-- Work required --
Could you switch every "wooden fence" to "picket fence" in the entries below and give them again with nothing else changed, leaving out the pictures?

-- Data rows --
● ● ● ●

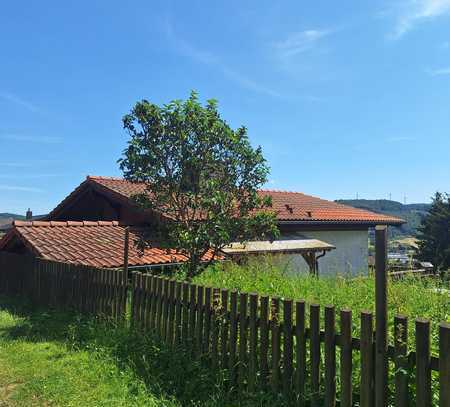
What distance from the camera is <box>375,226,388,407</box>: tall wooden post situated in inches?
126

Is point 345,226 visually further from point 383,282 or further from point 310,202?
point 383,282

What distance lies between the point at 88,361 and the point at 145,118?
153 inches

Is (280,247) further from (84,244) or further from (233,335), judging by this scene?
(233,335)

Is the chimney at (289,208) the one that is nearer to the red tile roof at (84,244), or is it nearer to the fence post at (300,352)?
the red tile roof at (84,244)

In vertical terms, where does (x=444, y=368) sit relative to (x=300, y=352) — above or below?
above

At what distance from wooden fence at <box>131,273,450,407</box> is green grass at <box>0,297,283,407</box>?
0.20 metres

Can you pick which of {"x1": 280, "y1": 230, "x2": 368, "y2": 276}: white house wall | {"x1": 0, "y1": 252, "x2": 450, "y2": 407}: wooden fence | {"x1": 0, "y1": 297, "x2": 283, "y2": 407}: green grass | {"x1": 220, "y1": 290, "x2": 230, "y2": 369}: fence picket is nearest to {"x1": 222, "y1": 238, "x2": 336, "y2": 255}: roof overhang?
{"x1": 280, "y1": 230, "x2": 368, "y2": 276}: white house wall

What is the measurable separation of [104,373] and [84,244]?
6459mm

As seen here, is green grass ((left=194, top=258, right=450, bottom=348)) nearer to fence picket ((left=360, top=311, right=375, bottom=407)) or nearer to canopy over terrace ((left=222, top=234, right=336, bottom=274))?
fence picket ((left=360, top=311, right=375, bottom=407))

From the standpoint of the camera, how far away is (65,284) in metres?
8.73

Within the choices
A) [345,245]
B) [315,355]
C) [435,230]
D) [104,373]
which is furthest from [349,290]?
[435,230]

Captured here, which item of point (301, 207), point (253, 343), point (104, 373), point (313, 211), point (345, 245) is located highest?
point (301, 207)

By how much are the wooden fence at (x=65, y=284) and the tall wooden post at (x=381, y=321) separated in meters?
4.49

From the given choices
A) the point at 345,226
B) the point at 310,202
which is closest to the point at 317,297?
the point at 345,226
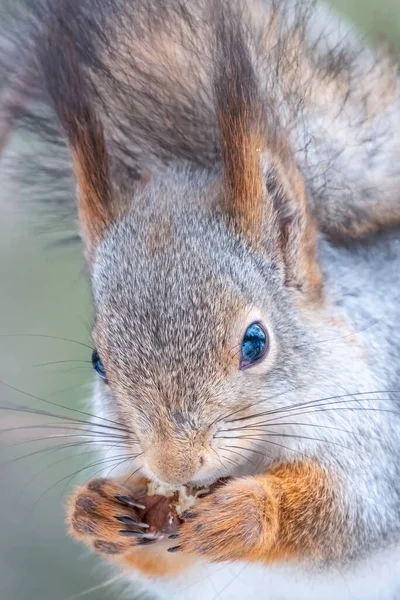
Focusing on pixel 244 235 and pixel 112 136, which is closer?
pixel 244 235

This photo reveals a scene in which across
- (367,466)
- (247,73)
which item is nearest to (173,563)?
(367,466)

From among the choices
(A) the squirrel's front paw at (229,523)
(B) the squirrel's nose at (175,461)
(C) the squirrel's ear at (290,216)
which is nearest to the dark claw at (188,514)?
(A) the squirrel's front paw at (229,523)

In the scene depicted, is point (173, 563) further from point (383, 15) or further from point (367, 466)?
point (383, 15)

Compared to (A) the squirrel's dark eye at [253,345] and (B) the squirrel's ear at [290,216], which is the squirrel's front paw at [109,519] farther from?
(B) the squirrel's ear at [290,216]

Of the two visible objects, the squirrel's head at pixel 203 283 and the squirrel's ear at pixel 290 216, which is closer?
the squirrel's head at pixel 203 283

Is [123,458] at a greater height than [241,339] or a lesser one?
lesser

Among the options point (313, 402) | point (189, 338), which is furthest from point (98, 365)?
point (313, 402)

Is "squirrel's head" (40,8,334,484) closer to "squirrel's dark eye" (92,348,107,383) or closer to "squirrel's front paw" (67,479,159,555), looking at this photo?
"squirrel's dark eye" (92,348,107,383)

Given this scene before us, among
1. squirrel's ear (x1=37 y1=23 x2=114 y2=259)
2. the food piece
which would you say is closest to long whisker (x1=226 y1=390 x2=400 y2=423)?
the food piece
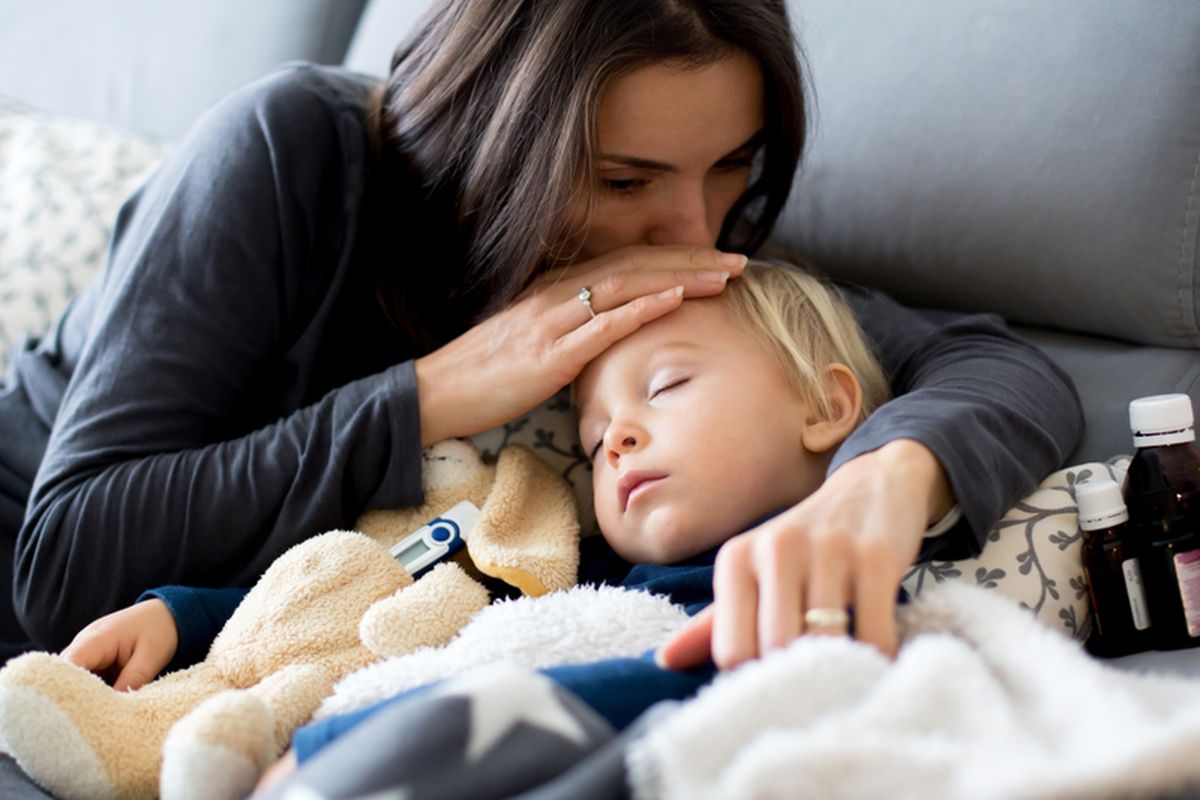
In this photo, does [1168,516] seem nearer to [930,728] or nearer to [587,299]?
[930,728]

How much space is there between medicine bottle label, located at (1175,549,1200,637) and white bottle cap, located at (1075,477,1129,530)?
0.18 feet

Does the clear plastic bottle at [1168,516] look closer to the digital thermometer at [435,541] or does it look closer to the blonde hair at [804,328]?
the blonde hair at [804,328]

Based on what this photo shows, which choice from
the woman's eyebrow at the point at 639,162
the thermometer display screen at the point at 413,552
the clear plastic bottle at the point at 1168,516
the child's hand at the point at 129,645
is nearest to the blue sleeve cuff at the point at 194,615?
the child's hand at the point at 129,645

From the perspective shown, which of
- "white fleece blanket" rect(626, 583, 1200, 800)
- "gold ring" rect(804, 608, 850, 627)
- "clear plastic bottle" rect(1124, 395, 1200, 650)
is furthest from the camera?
"clear plastic bottle" rect(1124, 395, 1200, 650)

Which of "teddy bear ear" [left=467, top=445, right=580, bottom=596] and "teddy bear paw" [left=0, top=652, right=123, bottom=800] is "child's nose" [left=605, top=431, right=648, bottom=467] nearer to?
"teddy bear ear" [left=467, top=445, right=580, bottom=596]

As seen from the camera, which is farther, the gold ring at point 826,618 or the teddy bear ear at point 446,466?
the teddy bear ear at point 446,466

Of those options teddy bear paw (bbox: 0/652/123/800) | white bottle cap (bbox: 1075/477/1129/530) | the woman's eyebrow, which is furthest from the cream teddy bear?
white bottle cap (bbox: 1075/477/1129/530)

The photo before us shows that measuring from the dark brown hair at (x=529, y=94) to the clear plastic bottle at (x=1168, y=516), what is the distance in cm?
48

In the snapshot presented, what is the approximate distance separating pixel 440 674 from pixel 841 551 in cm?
31

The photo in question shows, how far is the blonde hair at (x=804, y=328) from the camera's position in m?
1.10

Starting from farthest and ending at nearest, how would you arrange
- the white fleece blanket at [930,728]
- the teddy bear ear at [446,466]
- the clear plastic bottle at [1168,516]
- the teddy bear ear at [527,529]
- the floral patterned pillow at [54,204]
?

● ● ● ●

-- Task response --
What distance from the camera is <box>375,226,388,407</box>: tall wooden post situated in inches?
126

Is point 345,226 visually further from point 383,282 or further from point 310,202?
point 383,282

What distance lies between the point at 88,361 and the point at 145,118?
153 inches

Is (280,247) further from (84,244) or further from (233,335), judging by this scene?
(233,335)

Is the chimney at (289,208) the one that is nearer to the red tile roof at (84,244), or is it nearer to the fence post at (300,352)?
the red tile roof at (84,244)

In vertical terms, where does (x=444, y=368) sit relative to (x=300, y=352) — above or below?
above

At what distance from picket fence at <box>131,273,450,407</box> is green grass at <box>0,297,283,407</box>?
0.20 metres

Can you pick which of {"x1": 280, "y1": 230, "x2": 368, "y2": 276}: white house wall | {"x1": 0, "y1": 252, "x2": 450, "y2": 407}: picket fence | {"x1": 0, "y1": 297, "x2": 283, "y2": 407}: green grass | {"x1": 220, "y1": 290, "x2": 230, "y2": 369}: fence picket is nearest to {"x1": 222, "y1": 238, "x2": 336, "y2": 255}: roof overhang?
{"x1": 280, "y1": 230, "x2": 368, "y2": 276}: white house wall

What is the measurable separation of [104,373] and [84,244]?
6459mm

As seen here, is green grass ((left=194, top=258, right=450, bottom=348)) nearer to fence picket ((left=360, top=311, right=375, bottom=407)) or nearer to canopy over terrace ((left=222, top=234, right=336, bottom=274))?
fence picket ((left=360, top=311, right=375, bottom=407))

From the standpoint of the camera, how far away is (65,284) in metres?
8.73

Within the choices
A) [345,245]
B) [315,355]
C) [435,230]
D) [104,373]
which is furthest from [349,290]?
[435,230]

Captured here, which item of point (301, 207), point (253, 343), point (104, 373), point (313, 211), point (345, 245) is located highest?
point (301, 207)

By how much are the picket fence at (x=65, y=284) and the tall wooden post at (x=381, y=321) separated in meters?
4.49

From the given choices
A) the point at 345,226
B) the point at 310,202
which is closest to the point at 317,297?
the point at 345,226
Focusing on pixel 244 235 and pixel 112 136, which is closer?
pixel 244 235

This photo reveals a scene in which across
- (367,466)
- (247,73)
which item is nearest to (173,563)?
(367,466)

From among the choices
(A) the squirrel's front paw at (229,523)
(B) the squirrel's nose at (175,461)
(C) the squirrel's ear at (290,216)
which is nearest to the dark claw at (188,514)?
(A) the squirrel's front paw at (229,523)

In the scene depicted, is point (173, 563) further from point (383, 15) or further from point (367, 466)?
point (383, 15)

Compared to (A) the squirrel's dark eye at [253,345] and (B) the squirrel's ear at [290,216], which is the squirrel's front paw at [109,519] farther from?
(B) the squirrel's ear at [290,216]

Of the two visible objects, the squirrel's head at pixel 203 283 and the squirrel's ear at pixel 290 216, which is closer?
the squirrel's head at pixel 203 283

Is [123,458] at a greater height than [241,339] or a lesser one?
lesser

Among the options point (313, 402) | point (189, 338), which is furthest from point (98, 365)?
point (313, 402)

Is "squirrel's head" (40,8,334,484) closer to "squirrel's dark eye" (92,348,107,383) or closer to "squirrel's front paw" (67,479,159,555), looking at this photo?
"squirrel's dark eye" (92,348,107,383)

Given this scene before us, among
1. squirrel's ear (x1=37 y1=23 x2=114 y2=259)
2. the food piece
which would you say is closest to long whisker (x1=226 y1=390 x2=400 y2=423)?
the food piece
In this photo, does [1168,516] seem nearer to [930,728] or nearer to [587,299]?
[930,728]

How much space is there between medicine bottle label, located at (1175,549,1200,637) and white bottle cap, located at (1075,477,1129,530)?
0.18 feet

Does the clear plastic bottle at [1168,516] look closer to the digital thermometer at [435,541] or does it look closer to the blonde hair at [804,328]?
the blonde hair at [804,328]

Based on what this photo shows, which choice from
the woman's eyebrow at the point at 639,162
the thermometer display screen at the point at 413,552
the clear plastic bottle at the point at 1168,516
the child's hand at the point at 129,645
is nearest to the blue sleeve cuff at the point at 194,615?
the child's hand at the point at 129,645

From the perspective shown, which of
- "white fleece blanket" rect(626, 583, 1200, 800)
- "gold ring" rect(804, 608, 850, 627)
- "clear plastic bottle" rect(1124, 395, 1200, 650)
is furthest from the camera?
"clear plastic bottle" rect(1124, 395, 1200, 650)

Which of "teddy bear ear" [left=467, top=445, right=580, bottom=596] and "teddy bear paw" [left=0, top=652, right=123, bottom=800] is "child's nose" [left=605, top=431, right=648, bottom=467] nearer to?
"teddy bear ear" [left=467, top=445, right=580, bottom=596]

As seen from the camera, which is farther, the gold ring at point 826,618 or the teddy bear ear at point 446,466?
the teddy bear ear at point 446,466

Of those options teddy bear paw (bbox: 0/652/123/800) | white bottle cap (bbox: 1075/477/1129/530) | the woman's eyebrow, which is furthest from the cream teddy bear?
white bottle cap (bbox: 1075/477/1129/530)

The photo before us shows that measuring from the dark brown hair at (x=529, y=94) to the clear plastic bottle at (x=1168, y=516), what is the distance in cm?
48

In the snapshot presented, what is the approximate distance separating pixel 440 674 from pixel 841 551 in cm?
31

The photo in question shows, how far is the blonde hair at (x=804, y=328) from the camera's position in m?
1.10

Starting from farthest and ending at nearest, how would you arrange
- the white fleece blanket at [930,728]
- the teddy bear ear at [446,466]
- the clear plastic bottle at [1168,516]
- the teddy bear ear at [527,529]
- the floral patterned pillow at [54,204]
?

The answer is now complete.